begin Exercise materials

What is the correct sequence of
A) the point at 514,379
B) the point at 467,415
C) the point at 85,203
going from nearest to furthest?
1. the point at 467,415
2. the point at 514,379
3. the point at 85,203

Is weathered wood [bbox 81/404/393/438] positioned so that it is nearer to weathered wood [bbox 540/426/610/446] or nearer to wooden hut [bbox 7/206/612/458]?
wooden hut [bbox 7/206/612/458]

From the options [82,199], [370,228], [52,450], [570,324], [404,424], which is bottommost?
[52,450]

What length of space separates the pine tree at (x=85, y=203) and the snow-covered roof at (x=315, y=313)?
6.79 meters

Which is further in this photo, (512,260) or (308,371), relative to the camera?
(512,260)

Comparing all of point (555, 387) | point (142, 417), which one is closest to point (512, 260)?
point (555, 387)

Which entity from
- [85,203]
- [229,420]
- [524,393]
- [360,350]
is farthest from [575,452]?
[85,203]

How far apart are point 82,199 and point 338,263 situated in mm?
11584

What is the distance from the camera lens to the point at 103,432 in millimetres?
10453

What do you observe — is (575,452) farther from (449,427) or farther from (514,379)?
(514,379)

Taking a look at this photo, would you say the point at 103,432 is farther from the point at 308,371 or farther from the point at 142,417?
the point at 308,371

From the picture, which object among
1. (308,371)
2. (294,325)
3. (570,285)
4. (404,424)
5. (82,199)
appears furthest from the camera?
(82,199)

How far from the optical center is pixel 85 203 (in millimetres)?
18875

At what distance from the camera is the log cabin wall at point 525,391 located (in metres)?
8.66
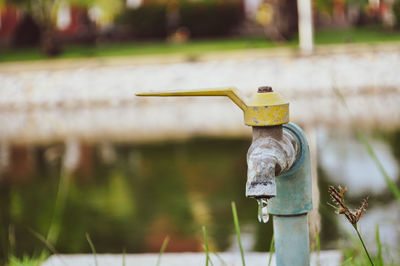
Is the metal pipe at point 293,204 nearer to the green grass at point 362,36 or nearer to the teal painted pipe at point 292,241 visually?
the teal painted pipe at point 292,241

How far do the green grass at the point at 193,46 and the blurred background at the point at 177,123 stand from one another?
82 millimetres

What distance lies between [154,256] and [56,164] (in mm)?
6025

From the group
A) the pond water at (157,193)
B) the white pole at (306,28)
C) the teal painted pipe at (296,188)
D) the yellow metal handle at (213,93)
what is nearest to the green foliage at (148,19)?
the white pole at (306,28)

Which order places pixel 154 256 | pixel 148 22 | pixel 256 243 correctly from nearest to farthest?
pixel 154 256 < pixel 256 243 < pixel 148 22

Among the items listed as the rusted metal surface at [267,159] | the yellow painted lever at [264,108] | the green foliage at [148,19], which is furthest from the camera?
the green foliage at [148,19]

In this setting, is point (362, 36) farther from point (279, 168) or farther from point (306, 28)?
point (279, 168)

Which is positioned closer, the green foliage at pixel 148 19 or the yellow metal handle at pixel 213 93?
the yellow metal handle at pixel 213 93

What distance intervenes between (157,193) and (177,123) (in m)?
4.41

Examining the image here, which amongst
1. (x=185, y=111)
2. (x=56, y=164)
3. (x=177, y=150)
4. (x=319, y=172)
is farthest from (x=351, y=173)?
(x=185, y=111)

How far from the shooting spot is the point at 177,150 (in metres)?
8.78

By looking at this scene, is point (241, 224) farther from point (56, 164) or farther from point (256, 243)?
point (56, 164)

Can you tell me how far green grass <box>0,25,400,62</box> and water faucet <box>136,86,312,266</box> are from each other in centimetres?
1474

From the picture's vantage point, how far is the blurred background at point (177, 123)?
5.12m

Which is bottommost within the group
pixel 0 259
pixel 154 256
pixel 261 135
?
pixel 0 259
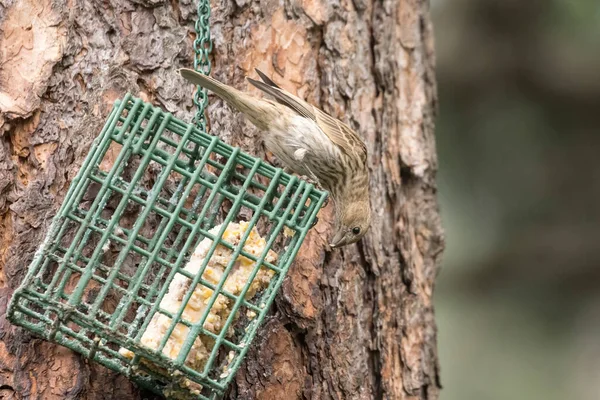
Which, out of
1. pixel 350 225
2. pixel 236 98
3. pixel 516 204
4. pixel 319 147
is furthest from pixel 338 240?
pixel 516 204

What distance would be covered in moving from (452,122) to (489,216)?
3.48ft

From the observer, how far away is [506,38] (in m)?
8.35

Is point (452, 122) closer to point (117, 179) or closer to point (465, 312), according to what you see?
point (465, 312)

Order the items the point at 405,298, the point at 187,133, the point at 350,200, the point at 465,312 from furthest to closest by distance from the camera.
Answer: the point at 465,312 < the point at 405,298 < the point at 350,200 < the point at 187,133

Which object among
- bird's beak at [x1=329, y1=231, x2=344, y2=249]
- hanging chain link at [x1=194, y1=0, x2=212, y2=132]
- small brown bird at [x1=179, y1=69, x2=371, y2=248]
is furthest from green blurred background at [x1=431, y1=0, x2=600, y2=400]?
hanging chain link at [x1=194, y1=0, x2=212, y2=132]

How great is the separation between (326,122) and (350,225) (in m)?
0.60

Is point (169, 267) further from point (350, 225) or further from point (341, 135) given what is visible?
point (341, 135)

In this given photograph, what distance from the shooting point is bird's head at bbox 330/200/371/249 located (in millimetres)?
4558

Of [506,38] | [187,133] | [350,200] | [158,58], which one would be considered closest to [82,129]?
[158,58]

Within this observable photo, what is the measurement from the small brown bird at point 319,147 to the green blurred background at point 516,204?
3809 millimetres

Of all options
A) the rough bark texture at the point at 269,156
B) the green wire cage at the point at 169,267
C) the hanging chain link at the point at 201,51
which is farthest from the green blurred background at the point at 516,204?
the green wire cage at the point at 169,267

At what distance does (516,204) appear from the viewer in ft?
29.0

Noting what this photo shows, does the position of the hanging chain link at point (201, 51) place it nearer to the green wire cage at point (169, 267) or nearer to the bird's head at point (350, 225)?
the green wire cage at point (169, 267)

end Exercise materials
begin Exercise materials

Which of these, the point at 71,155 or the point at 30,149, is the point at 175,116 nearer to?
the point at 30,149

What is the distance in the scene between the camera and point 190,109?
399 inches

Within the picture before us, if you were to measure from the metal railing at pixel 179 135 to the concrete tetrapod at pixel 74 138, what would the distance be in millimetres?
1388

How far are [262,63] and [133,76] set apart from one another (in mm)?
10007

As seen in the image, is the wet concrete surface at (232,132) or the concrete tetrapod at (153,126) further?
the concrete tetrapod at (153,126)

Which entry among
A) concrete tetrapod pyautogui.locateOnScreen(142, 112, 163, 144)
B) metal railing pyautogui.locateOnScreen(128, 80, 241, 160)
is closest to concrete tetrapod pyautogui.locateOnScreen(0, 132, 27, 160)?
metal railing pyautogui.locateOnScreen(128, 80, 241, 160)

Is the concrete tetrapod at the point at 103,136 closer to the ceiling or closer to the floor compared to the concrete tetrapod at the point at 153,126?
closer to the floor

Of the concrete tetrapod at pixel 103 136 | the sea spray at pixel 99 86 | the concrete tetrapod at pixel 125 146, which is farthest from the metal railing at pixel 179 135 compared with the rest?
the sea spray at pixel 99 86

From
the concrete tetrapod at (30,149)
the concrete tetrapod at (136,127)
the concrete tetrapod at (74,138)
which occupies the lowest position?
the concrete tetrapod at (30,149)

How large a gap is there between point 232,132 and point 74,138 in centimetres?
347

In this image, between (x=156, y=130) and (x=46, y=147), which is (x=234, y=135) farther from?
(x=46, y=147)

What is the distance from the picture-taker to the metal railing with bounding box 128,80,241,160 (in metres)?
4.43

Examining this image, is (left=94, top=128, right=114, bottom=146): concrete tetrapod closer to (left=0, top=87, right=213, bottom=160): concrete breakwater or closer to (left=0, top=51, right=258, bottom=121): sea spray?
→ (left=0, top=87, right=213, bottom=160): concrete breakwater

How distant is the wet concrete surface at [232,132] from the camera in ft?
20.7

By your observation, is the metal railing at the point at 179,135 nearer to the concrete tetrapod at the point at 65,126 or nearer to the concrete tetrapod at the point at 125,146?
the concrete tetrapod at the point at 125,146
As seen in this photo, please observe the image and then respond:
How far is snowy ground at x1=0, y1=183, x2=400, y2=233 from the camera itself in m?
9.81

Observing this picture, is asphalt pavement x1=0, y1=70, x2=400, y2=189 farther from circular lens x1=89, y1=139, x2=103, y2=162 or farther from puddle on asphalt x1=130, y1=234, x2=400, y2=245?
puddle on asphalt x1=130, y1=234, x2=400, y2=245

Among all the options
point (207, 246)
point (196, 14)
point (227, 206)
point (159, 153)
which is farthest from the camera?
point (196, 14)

end Exercise materials

- [What is being asked]:
Copy out word for word everything in the data from the line containing "What is the correct sequence of" down to the line containing "3. the point at 85,203", including both of those lines.

- [Output for this exercise]:
What is the correct sequence of
A) the point at 514,379
B) the point at 467,415
C) the point at 85,203
going from nearest to furthest?
1. the point at 467,415
2. the point at 514,379
3. the point at 85,203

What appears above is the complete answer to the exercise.